Licensed Amateurs can transmit digitally on 2 meters using whatever means they want. A commercial product, as noted, has to use readily decodable means (a format that has readily accessible software) but the license gives an individual permission to experiment. That's how all the digital modes were created... they were all experimental at one point in time, and transmitted as experimental modes.
In my research on the Garmin Rino, I found that the GPS locating can only be done on FRS bands (limited to 1/2 a watt) because GMRS prohibits digital transmission.
Sec. 95.193 (FRS Rule 3) Types of communications.

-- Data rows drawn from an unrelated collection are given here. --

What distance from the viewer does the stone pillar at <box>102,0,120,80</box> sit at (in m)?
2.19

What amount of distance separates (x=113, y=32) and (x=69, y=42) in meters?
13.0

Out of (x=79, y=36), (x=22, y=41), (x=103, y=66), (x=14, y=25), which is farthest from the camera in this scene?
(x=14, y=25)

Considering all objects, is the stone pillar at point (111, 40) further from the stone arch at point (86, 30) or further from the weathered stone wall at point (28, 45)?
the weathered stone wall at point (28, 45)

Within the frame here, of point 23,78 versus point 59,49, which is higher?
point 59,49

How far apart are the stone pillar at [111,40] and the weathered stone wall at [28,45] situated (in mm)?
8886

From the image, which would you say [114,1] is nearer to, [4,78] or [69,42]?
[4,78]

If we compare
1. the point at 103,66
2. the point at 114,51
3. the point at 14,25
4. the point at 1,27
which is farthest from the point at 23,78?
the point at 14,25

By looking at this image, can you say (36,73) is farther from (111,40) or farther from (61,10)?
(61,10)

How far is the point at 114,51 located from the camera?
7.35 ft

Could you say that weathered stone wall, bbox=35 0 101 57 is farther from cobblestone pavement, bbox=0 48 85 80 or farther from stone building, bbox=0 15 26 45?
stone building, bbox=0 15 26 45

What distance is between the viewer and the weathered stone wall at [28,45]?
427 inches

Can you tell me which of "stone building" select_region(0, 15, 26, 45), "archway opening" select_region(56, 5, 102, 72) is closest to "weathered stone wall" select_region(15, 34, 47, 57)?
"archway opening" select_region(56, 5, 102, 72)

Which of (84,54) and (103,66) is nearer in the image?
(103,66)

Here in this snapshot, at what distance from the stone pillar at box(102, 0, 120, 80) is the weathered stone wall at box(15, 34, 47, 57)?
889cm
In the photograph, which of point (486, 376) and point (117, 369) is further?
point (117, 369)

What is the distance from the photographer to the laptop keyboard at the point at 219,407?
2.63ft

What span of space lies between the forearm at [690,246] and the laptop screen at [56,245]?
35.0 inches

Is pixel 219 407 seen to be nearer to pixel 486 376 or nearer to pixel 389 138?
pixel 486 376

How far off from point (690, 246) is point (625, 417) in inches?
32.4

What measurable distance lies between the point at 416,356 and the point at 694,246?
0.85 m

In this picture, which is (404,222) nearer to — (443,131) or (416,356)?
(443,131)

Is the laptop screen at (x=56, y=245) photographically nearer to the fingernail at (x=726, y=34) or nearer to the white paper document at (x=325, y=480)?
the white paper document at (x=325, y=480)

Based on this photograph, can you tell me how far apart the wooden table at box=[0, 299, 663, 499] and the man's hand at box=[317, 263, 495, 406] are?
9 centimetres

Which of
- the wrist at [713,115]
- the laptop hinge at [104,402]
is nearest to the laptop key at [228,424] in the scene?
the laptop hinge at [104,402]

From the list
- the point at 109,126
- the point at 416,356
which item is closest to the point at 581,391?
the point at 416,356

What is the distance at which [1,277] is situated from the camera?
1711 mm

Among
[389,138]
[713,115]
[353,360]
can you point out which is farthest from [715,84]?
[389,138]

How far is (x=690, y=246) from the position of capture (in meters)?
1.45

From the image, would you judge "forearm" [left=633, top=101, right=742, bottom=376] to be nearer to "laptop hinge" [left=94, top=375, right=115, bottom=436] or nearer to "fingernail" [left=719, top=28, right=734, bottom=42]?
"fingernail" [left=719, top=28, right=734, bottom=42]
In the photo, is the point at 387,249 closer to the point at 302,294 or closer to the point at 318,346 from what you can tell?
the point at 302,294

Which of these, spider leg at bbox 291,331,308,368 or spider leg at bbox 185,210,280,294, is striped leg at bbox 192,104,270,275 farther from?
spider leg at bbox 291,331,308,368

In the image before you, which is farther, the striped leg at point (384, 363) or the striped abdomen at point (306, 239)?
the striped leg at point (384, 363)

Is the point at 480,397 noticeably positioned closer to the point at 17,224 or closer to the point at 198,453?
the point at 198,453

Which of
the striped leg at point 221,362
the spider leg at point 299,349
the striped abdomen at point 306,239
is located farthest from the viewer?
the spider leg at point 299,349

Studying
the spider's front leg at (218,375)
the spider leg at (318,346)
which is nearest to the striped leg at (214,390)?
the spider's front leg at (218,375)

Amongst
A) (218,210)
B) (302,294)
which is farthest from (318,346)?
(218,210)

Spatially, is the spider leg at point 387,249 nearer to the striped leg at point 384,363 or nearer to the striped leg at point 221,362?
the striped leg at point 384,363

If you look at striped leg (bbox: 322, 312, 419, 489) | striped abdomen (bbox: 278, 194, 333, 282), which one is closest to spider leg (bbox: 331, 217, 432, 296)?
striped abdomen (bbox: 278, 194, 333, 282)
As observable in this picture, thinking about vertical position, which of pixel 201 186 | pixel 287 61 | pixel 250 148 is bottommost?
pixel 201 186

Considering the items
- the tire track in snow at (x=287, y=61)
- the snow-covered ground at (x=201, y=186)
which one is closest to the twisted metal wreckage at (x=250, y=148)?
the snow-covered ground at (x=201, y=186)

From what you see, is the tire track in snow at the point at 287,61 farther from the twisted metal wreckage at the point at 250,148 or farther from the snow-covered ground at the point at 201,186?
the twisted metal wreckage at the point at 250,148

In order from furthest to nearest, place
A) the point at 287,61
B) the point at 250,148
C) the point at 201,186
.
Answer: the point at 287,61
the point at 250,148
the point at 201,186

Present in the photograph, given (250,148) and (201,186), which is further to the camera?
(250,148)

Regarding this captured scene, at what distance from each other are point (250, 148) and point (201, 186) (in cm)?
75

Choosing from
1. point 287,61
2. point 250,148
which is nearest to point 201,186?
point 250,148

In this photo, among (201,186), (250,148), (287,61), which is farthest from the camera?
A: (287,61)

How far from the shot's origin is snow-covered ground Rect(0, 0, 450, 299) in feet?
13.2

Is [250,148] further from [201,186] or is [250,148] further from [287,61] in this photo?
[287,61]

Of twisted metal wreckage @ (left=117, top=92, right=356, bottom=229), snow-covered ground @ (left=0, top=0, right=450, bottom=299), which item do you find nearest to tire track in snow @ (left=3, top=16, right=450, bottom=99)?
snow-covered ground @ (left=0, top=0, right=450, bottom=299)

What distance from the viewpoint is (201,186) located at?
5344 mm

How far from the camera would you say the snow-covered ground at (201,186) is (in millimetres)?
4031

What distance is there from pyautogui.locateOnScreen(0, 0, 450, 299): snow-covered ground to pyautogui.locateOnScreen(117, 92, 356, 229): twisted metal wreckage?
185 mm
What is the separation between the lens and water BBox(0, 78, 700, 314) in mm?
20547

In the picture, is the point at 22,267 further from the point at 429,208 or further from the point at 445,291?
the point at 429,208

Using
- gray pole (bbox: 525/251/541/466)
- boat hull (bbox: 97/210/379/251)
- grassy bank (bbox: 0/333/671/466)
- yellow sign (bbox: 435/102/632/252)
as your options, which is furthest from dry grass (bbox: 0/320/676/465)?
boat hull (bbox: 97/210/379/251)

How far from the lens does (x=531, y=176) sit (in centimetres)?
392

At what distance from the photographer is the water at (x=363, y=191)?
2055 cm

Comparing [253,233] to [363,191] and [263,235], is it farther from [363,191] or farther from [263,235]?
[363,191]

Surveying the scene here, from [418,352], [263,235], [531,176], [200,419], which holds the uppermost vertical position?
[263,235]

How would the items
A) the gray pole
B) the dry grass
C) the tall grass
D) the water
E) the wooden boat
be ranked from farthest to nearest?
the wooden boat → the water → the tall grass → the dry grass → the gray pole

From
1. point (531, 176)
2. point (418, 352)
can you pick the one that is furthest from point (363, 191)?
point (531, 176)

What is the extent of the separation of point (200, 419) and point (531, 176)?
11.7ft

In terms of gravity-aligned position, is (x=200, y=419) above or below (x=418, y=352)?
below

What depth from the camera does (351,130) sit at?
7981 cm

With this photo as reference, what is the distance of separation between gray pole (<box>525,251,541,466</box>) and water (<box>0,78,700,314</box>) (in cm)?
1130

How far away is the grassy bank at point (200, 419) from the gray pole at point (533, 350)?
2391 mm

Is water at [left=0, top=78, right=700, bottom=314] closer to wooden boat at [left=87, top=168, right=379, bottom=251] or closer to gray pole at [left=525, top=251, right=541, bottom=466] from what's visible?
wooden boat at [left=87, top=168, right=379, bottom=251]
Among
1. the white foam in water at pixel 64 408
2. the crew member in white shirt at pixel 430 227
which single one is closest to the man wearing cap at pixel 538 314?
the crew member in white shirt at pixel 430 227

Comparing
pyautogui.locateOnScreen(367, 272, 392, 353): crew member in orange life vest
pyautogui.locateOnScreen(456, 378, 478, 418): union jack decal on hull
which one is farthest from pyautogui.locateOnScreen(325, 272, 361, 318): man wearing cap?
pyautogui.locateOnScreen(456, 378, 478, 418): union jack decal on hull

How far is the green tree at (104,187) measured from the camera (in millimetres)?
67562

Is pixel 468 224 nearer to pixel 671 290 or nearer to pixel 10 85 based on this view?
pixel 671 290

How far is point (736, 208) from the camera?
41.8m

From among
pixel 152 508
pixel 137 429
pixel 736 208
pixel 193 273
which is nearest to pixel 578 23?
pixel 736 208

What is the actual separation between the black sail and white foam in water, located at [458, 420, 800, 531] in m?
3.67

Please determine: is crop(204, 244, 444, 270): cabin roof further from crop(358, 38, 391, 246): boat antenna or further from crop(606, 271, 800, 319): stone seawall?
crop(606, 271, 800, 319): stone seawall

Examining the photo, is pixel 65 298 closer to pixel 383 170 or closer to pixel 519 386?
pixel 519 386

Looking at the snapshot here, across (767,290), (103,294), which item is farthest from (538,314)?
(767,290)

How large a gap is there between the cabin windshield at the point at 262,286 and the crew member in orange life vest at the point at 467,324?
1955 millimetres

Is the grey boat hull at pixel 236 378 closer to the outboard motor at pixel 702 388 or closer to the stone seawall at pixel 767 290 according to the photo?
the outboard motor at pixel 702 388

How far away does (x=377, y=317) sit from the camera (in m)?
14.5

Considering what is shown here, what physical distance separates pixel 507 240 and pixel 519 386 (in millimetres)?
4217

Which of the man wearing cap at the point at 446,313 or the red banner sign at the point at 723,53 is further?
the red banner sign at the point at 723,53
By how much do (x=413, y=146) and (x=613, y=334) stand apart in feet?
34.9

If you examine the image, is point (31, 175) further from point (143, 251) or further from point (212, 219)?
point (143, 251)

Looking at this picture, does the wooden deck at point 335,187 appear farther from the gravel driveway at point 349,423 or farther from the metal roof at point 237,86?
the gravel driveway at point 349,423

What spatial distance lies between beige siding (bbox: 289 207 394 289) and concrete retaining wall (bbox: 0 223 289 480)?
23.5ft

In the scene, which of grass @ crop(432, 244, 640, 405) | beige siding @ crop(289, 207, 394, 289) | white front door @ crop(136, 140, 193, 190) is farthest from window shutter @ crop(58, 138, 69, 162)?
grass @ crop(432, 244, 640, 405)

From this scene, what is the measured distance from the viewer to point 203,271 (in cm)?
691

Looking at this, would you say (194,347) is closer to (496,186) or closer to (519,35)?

(b) Non-voice communications.
(1) The FRS unit may transmit tones to make contact or to continue
communications with a particular FRS unit. If the tone is audible
(more than 300 Hertz), it must be transmitted continuously no
longer than 15 seconds at one time. If the tone is subaudible
(300 Hertz or less), it may be transmitted continuously only
while you are talking.
(2) The FRS unit may transmit digital data containing location
information, or requesting location information from one or
more other FRS units, or containing a brief text message to
another specific FRS unit. Digital data transmissions must
be initiated by a manual action or command of a user, except
that an FRS unit receiving an interrogation request may
automatically respond with its location. Digital data transmissions
shall not exceed one second, and shall be limited to no more than
one digital transmission within a thirty-second period, except
that an FRS unit may automatically respond to more than one
interrogation request received within a thirty-second period.
So how will Earl pass location data between devices automatically?
The FCC won't approve a device that transmits on 2m autonomously.
Even APRS devices are programmed by ham operators and specifically set up to do what they do. They are not shipped as devices that just go and transmit whatever they want, whenever they want.